Esmereciano: “Sim. Quem pensaria em expulsar um jogador argentino, em Buenos Aires? Pois Mario Vianna, numa Copa Roca, expulsou Sobrero, da Argentina, depois de uma entrada desleal em Carrero, do Brasil, com a Bombonera lotada. Só mesmo Mario Vianna. Em 1953, no Campeonato Sul-Americano de Seleções disputado no Peru, vários árbitros dentre eles, argentinos, ingleses e paraguaios se recusaram a apitar a partida Peru x Uruguai, e Mário Vianna, que já estava escalado para uma partida aparentemente mais tranquila, foi chamado para apitar esse jogo. A Seleção peruana, a dona da casa, tinha uma boa equipe, mas um pouco inferior à uruguaia, campeã mundial, em 1950, no Brasil. Com alguns retoques era a “Celeste Olímpica” de sempre. Manhosa, dura de ser batida e com bons jogadores. Mário Vianna reuniu os 22 jogadores e lhes disse: “Vocês me conhecem. Tratem de jogar bola, um futebol bonito, por que este grande público que está aqui veio para assistir a um grande jogo de futebol. Estou me dirigindo aos 2 capitães: ao senhor Obdúlio Varella do Uruguai e ao senhor Juan Calderón, do Peru. Vamos juntos fazer um bonito espetáculo”.
A partida terminou 1 x 1 e nada de anormal ocorreu.

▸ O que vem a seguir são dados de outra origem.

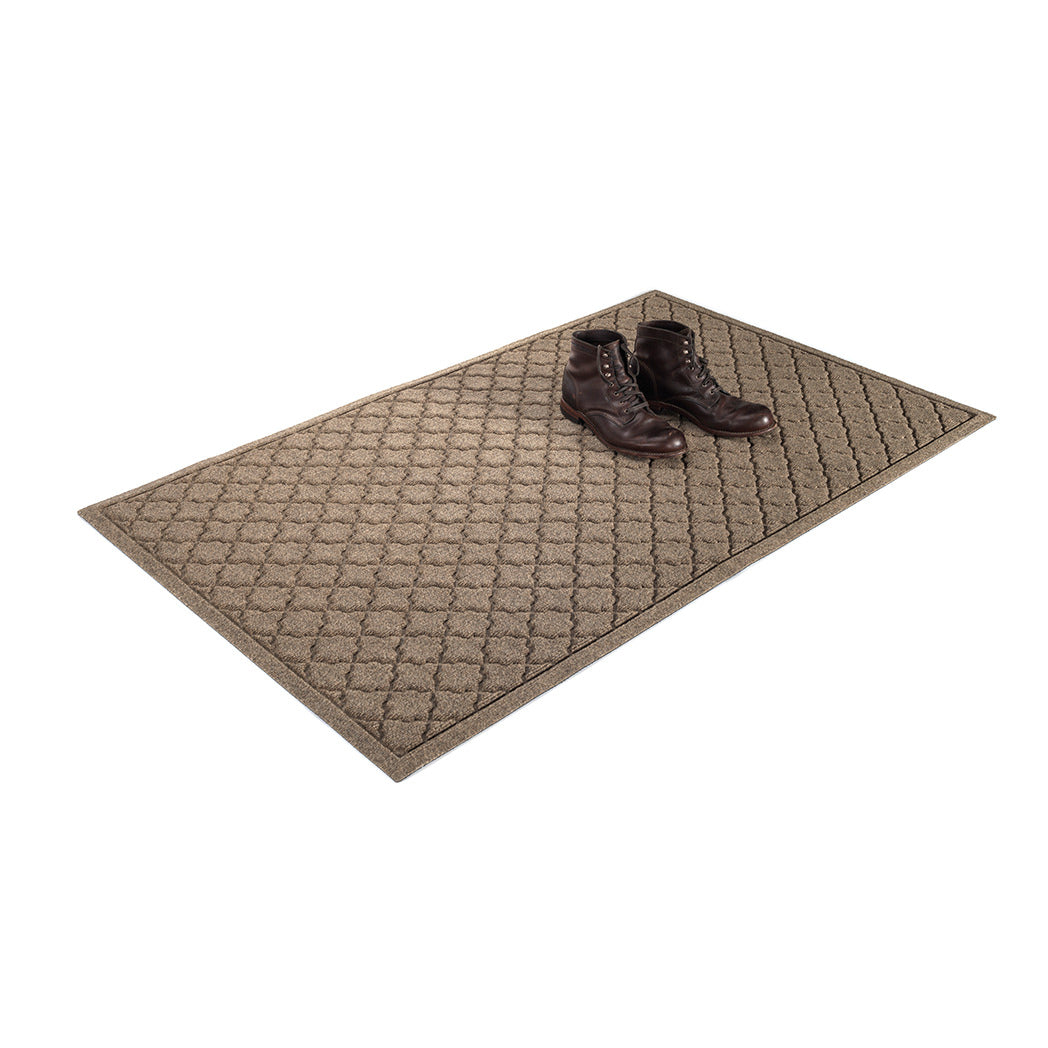WaterHog outdoor doormat in size 3x5 with a pair of dark brown boots sitting on top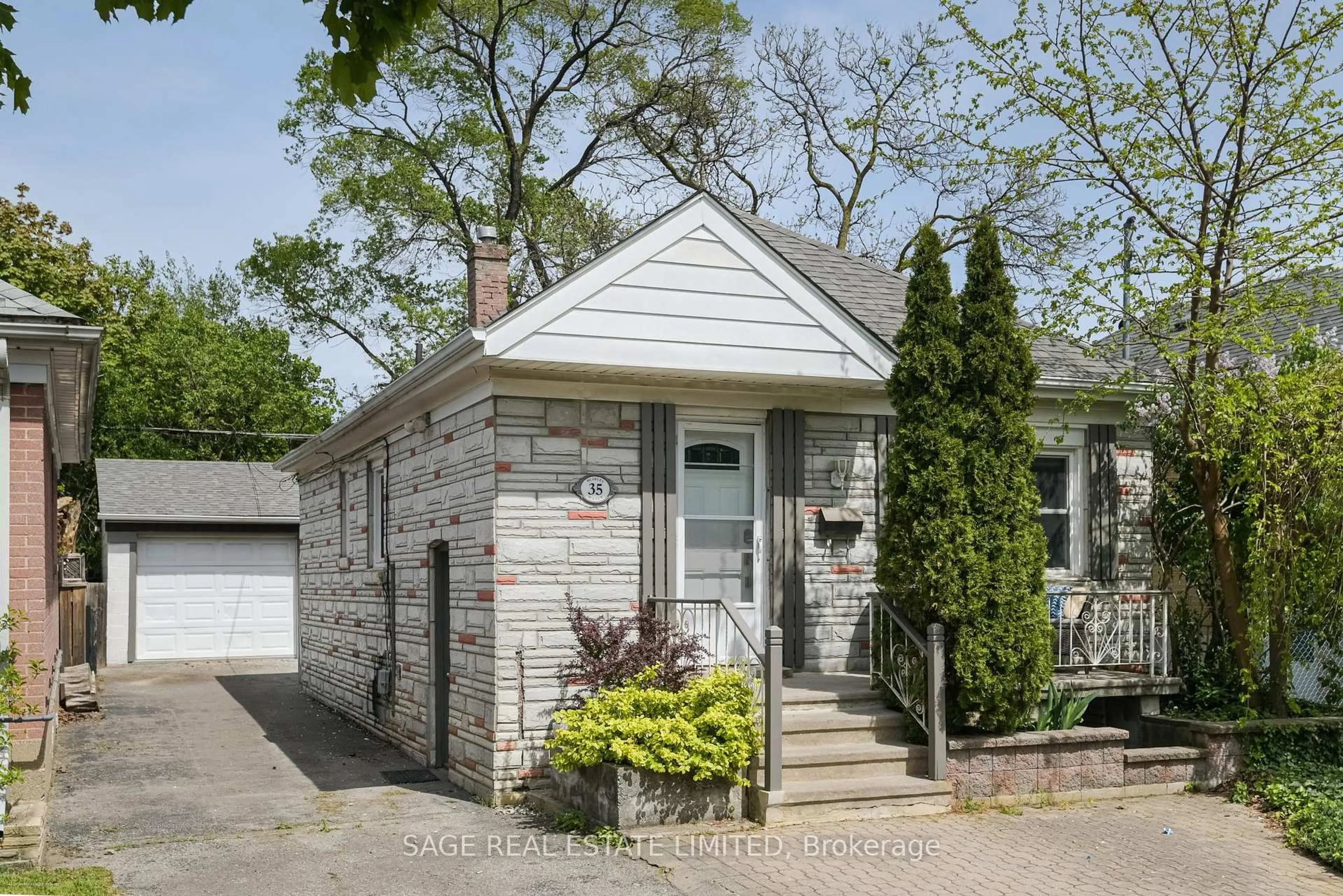 Home with brick exterior material, street for 35 Blakley Ave, Toronto Ontario M6N 3Y4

Assim que Mário apitou o final da partida os dois capitães, secundados pelos seus jogadores, vieram cumprimenta-lo pelo bom desempenho, e a torcida, em pé, ficou aplaudindo-o até que ele deixasse o gramado, satisfeita com sua condução da partida”.

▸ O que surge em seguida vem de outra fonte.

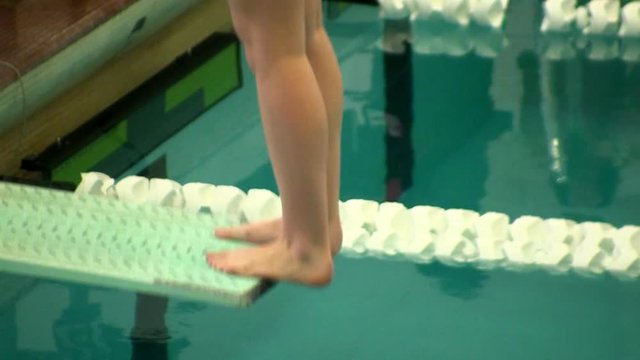 Female diver stands at edge of diving board getting ready to compete in high school meet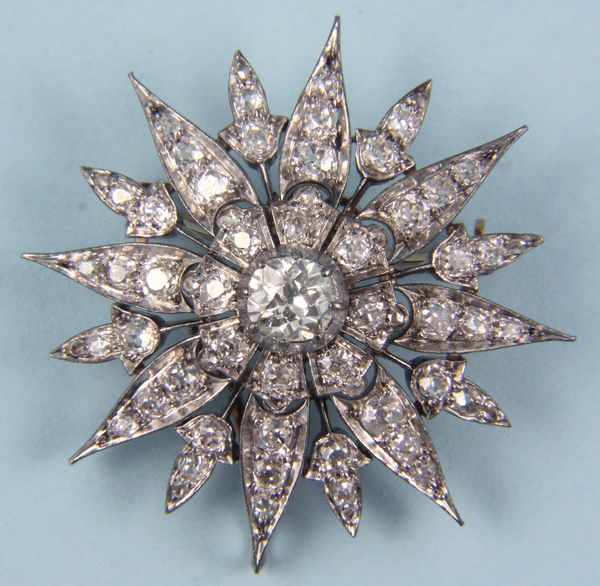 Appraisal: Late th-early th Century diamond and k gold starburst brooch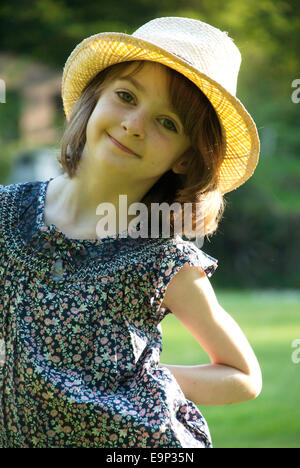 Una giovane ragazza sorridente, indossando un cappello di paglia, in un giardino soleggiato in Normandia, Francia Foto Stock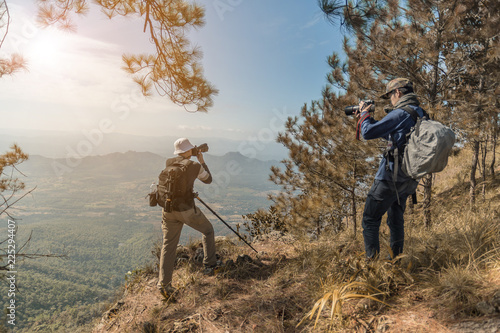 Fototapeta Naklejka Na Ścianę i Meble -  Photographer with camera in hand on top of mountain.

Laércio: “Voltando às Copas do Mundo, Por que o Brasil foi tão mal representado na Copa de 1930” ?
Esmereciano: “Pouca gente sabe que em 1930 a Seleção brasileira poderia mandar para o Uruguai, segundo o grande historiador brasileiro Tomas Mazzoni, uma seleção formada por 13 jogadores de São Paulo e 9 do Rio de Janeiro. Porém os cariocas não concordaram de ter na comissão técnica um paulista. Então, São Paulo não concordou em ceder jogadores que eram: Clodô, Atié, Grané, Del Débbio, Pepe, Filó, Heitor, Luizinho, Nestor e Serafini. Sem esses jogadores a Seleção foi representada pelos cariocas. E acabou sendo escalada com Joel, Brilhante e Itália; Hermógenes, Fausto e Fernando; Nilo, Arakém, Preguinho, Poli e Teófilo. Fomos eliminados pela Iugoslávia quando perdemos por 2 x 1. De pouco valeu a vitória no segundo jogo contra a Bolívia, por 4 x 1. Já estávamos fora da Copa.
Tudo por causa do bairrismo e da rivalidade entre São Paulo e Rio de Janeiro”.
Ao final dessas perguntas eu procurei dar um descanso ao senhor Esmereciano Paranhos de Andrada. Fiquei de voltar no dia seguinte para continuar nossa conversa.